There's the story about the kid who broke a window, and all the resulting
economic activity somehow 'bolstered' the economy. In truth, when all is added
up, the community lost by the cost of a window. This is called the "Parable of
the Broken Window" (broken window hypothesis relates to a Reagan-era policy of
broken windows = crime. not related).

Advertising is the same way. Their primary mode of communication is to jam up
legitimate communication and crowd out others. Their best efforts is to enact
in a combination of the parable of the broken window alongside the tragedy of
the commons to see their wares.

You ask for a viable alternative? There isn't one. The very basis of
advertising is parasitic. It cannot live on its own. It has nothing of value
to offer. But it can crowd out legitimate discourse and sell our attention and
thoughts back to us after weakening us slightly. We wouldn't fight for a
tapeworm, tick, or mosquito, would we?

You also argue that they "empower a sizable sector of our economy". Again,
that does look to be the case on a first look, but I say look deeper. They're
costing even more, and we as a society only recoup the sizable sector as its
outcome. Again, the parable of the broken window rears its ugly head.

*STATED PROBLEM A*
Gather every line in the rows below that contains the word "keys".

*DATA SECTION*
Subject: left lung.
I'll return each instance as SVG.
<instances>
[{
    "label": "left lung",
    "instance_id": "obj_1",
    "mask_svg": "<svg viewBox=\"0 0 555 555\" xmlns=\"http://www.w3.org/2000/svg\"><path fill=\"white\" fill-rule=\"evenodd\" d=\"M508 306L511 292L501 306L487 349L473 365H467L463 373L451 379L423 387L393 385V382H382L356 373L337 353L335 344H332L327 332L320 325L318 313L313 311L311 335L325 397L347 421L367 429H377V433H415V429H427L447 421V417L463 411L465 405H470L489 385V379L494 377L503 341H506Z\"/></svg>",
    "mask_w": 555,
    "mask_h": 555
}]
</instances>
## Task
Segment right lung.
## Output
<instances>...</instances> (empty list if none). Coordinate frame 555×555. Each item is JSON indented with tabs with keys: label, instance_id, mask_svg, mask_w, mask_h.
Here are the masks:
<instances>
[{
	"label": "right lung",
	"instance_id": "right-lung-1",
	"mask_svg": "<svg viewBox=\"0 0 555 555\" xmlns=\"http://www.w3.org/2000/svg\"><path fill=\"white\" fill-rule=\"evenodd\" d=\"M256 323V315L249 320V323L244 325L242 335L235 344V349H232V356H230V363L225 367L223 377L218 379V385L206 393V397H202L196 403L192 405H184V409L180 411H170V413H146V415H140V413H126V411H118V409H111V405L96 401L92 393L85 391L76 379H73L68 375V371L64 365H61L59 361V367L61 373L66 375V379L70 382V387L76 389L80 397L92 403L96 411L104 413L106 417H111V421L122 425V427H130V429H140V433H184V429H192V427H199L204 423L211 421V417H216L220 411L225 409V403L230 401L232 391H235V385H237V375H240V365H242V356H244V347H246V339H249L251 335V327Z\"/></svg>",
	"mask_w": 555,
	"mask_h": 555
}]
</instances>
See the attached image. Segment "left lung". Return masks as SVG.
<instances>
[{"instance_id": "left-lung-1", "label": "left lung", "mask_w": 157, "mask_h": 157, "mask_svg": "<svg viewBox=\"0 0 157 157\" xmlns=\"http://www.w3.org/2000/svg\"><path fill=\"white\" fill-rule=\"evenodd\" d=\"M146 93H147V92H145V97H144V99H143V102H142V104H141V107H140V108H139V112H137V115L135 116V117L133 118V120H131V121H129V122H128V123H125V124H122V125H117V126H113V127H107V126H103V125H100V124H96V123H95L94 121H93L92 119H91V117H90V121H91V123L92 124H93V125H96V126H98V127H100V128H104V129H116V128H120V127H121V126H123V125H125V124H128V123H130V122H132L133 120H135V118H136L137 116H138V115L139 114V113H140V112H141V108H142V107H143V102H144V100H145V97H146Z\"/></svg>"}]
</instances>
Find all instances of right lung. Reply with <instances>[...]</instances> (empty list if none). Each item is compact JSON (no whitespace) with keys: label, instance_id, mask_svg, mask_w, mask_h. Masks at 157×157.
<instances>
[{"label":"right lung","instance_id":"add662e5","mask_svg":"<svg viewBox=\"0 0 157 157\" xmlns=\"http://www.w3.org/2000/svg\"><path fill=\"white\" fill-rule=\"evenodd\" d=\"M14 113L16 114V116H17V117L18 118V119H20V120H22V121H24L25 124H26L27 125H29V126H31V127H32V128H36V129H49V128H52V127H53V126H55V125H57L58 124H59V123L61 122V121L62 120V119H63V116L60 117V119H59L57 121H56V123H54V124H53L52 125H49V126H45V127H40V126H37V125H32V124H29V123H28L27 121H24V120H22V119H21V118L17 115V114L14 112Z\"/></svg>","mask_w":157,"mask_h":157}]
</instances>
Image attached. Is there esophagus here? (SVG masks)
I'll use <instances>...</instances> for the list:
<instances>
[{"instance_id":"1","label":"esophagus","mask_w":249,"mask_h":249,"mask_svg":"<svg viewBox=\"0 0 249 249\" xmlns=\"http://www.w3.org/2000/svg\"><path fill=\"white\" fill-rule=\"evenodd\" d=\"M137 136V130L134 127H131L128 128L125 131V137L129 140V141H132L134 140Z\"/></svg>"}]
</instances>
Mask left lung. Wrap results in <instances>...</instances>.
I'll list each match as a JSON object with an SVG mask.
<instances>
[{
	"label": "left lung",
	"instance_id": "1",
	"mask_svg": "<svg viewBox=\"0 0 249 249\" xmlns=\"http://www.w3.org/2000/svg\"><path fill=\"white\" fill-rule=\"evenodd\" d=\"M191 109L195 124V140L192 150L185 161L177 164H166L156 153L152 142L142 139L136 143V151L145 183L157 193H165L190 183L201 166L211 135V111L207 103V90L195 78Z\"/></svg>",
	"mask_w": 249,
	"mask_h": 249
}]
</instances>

*STATED PROBLEM B*
According to the comment on advertising, what did the community lose, when all was added up, after the kid broke a window?

*WRITTEN ANSWER A*
<instances>...</instances> (empty list if none). Coordinate frame 555×555. Each item is JSON indented with tabs with keys: label, instance_id, mask_svg, mask_w, mask_h.
Find all instances of right lung. Reply with <instances>[...]</instances> (empty list if none). Each item is compact JSON (no whitespace) with keys: label, instance_id, mask_svg, mask_w, mask_h. Masks at 157×157.

*WRITTEN ANSWER B*
The cost of a window.